CleanLibrary Python SDK
cleanlib-sdk is the Python client library for CleanLibrary. It wraps the same HTTP surface that powers the CLI, the MCP server, and the VS Code extension behind a small, typed API you can drop into any Python program — a service, a CLI tool, a CI gate, or a serverless function.
1. What it does
The Python SDK answers the same package-manager-layer questions as the CLI, but from inside a Python program rather than from a shell:
- Is this version safe to install? —
client.fetch_verdict(...) - What does my policy do with this package? —
client.policy_preview(...) - Should I accept the risk on this finding? —
client.risk_accept(...)
The wire contract is identical to every other CleanLibrary client.
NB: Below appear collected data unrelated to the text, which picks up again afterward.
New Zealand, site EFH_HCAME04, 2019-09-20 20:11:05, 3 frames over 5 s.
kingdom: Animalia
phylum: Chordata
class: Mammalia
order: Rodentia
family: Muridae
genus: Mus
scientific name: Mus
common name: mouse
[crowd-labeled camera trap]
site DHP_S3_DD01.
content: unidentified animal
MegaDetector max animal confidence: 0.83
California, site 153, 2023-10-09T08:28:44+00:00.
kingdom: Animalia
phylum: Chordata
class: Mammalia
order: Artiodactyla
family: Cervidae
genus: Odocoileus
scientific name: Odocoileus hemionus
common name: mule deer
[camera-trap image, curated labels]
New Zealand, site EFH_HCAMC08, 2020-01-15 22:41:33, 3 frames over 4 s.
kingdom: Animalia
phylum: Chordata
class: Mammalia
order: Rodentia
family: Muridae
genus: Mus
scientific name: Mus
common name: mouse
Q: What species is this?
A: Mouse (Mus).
A verdict returned by the Python SDK has the same shape as a verdict returned by the CLI or the MCP server, so you can mix-and-match clients within one workflow.
2. Install
pip install cleanlib-sdk
uv users:
uv pip install cleanlib-sdk
Virtualenv:
python -m venv .venv && source .venv/bin/activate
pip install cleanlib-sdk
The SDK targets Python 3.9+ and depends only on httpx and the standard library.
3. Quickstart
import os
from cleanlib_sdk import Client
client = Client(
endpoint="https://cleanapp.clnstrt.dev",
api_key=os.environ["CLEANLIB_API_KEY"],
)
verdict = client.fetch_verdict("npm", "lodash", "4.17.21")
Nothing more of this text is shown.